Tom’s face crumples into gratitude and something else — confusion, amazement, a raw kind of trust. “Thank you,” he manages.

“Who was that?” Sam asks.

“Daniel…my ex-husband,” Tom admits. “He’s been following me, coming into my house. He’s after money. You were right earlier when you said you saw him trying to get in. I think he has my spare key.”

“Shit, you might need to get the locks changed then.”

Tom almost laughs. “You think?”

So, it was an ex, Sam thinks. Exactly the kind of complication we don’t need right now.

Sam holds out a hand and pulls Tom up. They move to the landing together and peer down.

The floor is empty.

“Where is he?” Tom whispers, panic lacing his voice now.

“He was here,” Sam confirms. “He was at the bottom of the stairs.”

“I need to call the police,” Tom says, because that is what you are supposed to do when someone assaults you. His hands are still shaking; his voice will not be steadied by the legalities Sam is about to articulate.
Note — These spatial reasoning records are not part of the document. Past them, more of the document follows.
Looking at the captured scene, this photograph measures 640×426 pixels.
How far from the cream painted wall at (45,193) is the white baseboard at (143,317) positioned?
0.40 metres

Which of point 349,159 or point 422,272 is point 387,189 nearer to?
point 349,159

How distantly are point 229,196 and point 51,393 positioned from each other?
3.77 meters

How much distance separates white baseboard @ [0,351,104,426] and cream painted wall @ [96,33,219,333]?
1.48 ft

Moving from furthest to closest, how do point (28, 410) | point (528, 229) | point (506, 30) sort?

“No,” Sam says — flat , quick. The word is small and absolute.

Tom blinks. “What?”

“I don’t want the police here while I’m here,” Sam says. He watches Tom register his look, the way his brows pull together like he’s trying to problem-solve a foreign language. “I’ve had a… history with the police before. It’s complicated.”

Tom’s jaw tenses. “Okay… but I need to call them.”

“Yeah, I know. I just don’t want to be involved.”

Tom scrunches his face, still processing what’s unfolded tonight.

“I’ll go, then you can call them. You okay to be alone?” Sam asks.

Tom nods, the movement small. “Thank you.”

They both go downstairs for one final check that Daniel is not still in the house, then Sam turns and leaves as quickly as he can out the front door. Keeping an eye out for any movement around him, he darts to his car and drives away.

That was a detour Sam hadn’t planned for tonight.

When he saw events unfolding on the CCTV, Sam knew he had to intervene. He’s not some cape-wearing saviour; he doesn’t believe in being a hero. But he knows when a situation needs handling, and Tom dead on a bathroom floor would have been very bad for business.

Tom needs to stay upright. Focused. Useful.

Daniel was noise — dangerous, erratic noise — and Sam doesn’t tolerate interference.

Not from ex-husbands, not from anyone.

Whatever is in motion, Tom still has a part to play.

And Sam intends to make sure the stage stays clear.